Per la tesi dell’impostura, con feroci attacchi alla credulità del Feuerbach, si veda lo scritto di Philip Henry, quarto Earl of Stanhope, che inizialmente si era interessato a Caspar Hauser per portarlo con sé in Inghilterra.
(“Breve scritto su Caspar Hauser - Tracts relating to Caspar Hauser”, 1836, 130 pagine).
Ripetute analisi sul DNA hanno dato risultati inconcludenti. Inoltre i discendenti dei granduchi di Baden non permettono analisi del DNA né su Stephanie né sull’infante defunto (e a parer mio fanno benissimo). Sull’epitaffio di Caspar Hauser in Anspach sta scritto:
“Hic jacet / Casparus Hauser / Aenigma / sui temporis / ignota nativitas/ occulta mors / MDCCCXXXIII – Qui giace Caspar Hauser, enigma del suo tempo: ne fu ignota la nascita, misteriosa la morte – 1833”.
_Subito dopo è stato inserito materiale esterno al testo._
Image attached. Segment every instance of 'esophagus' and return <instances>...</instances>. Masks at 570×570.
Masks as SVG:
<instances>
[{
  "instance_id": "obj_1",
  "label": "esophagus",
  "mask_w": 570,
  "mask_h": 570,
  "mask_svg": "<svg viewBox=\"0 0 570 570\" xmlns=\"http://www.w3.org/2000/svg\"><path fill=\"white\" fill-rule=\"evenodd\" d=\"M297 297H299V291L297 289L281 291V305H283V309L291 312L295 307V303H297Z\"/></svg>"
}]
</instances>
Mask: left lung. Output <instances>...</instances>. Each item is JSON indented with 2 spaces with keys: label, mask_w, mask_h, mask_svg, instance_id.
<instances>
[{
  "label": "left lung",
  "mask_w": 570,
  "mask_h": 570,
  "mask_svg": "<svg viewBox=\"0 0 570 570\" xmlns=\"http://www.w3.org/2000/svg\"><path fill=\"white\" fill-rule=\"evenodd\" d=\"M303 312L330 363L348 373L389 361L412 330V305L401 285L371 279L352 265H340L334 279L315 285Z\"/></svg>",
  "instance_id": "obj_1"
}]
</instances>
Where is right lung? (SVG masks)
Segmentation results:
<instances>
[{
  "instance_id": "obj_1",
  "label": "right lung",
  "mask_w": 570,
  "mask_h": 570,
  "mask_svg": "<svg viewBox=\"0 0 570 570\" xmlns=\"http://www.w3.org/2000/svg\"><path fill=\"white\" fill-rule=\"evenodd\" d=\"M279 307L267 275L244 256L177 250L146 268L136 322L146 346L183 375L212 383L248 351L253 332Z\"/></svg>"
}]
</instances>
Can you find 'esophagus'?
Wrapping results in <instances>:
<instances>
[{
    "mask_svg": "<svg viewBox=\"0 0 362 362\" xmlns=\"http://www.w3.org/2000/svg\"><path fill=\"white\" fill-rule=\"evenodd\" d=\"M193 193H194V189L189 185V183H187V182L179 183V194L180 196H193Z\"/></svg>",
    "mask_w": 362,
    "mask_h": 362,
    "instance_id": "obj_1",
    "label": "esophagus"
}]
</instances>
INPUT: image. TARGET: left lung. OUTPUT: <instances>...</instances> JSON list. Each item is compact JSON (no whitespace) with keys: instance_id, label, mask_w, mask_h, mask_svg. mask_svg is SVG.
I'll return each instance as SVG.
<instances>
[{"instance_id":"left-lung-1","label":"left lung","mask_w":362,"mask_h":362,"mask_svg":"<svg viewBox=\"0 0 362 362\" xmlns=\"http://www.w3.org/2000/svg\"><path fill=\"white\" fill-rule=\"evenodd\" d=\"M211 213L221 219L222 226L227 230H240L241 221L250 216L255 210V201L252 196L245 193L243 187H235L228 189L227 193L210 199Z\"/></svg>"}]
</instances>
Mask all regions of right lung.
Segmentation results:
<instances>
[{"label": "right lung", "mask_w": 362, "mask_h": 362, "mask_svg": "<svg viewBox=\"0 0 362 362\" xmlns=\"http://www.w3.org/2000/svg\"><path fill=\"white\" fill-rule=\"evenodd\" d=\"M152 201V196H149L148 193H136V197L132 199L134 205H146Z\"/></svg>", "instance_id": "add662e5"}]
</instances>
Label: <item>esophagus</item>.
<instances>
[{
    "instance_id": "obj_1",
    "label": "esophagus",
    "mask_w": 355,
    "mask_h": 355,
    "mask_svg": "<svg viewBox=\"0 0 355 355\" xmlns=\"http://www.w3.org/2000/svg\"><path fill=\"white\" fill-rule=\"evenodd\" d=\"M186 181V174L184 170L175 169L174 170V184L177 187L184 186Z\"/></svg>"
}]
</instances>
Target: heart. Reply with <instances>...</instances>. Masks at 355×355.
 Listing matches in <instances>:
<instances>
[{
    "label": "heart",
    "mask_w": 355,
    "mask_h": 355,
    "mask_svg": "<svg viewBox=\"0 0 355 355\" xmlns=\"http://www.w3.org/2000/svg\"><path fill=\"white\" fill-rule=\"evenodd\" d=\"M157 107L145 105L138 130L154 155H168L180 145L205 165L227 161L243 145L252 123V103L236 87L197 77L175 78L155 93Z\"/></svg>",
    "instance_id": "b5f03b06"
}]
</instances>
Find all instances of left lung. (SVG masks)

L’idea di una reclusione fin dalla più tenera infanzia con le sue conseguenze sarebbe un bel soggetto per un dramma: un soggetto tanto bello che il massimo autore della tragedia spagnola ci pensò. Era Pedro Calderón de la Barca, che scrisse il suo capolavoro, “La vita è sogno”, in cui si racconta la storia del principe Sigismondo di Polonia, che, per evitare un avverso destino, viene rinchiuso dal padre, il re Basilio, in una torre tra le montagne. Viene poi drogato e tolto dalla torre e… il resto lo leggerà il lettore il quale, se seguirà il mio consiglio, alla fine del secondo atto troverà i forse più belli e certo più famosi versi del teatro tragico spagnolo:

¿Qué es la vida? Una ilusión,
una sombra, una ficción,
y el mayor bien es pequeño;
que toda la vida es sueño,
y los sueños, sueños son.

Che cos’è la vita? Un’illusion,
Un’ombra, una finzion,
ed è piccolo il maggior bene;
tutta la vita è sogno,
ed i sogni …sogni son.
(“La vida es sueño”, 1635, in tre atti (“jornadas”); 3319 versi).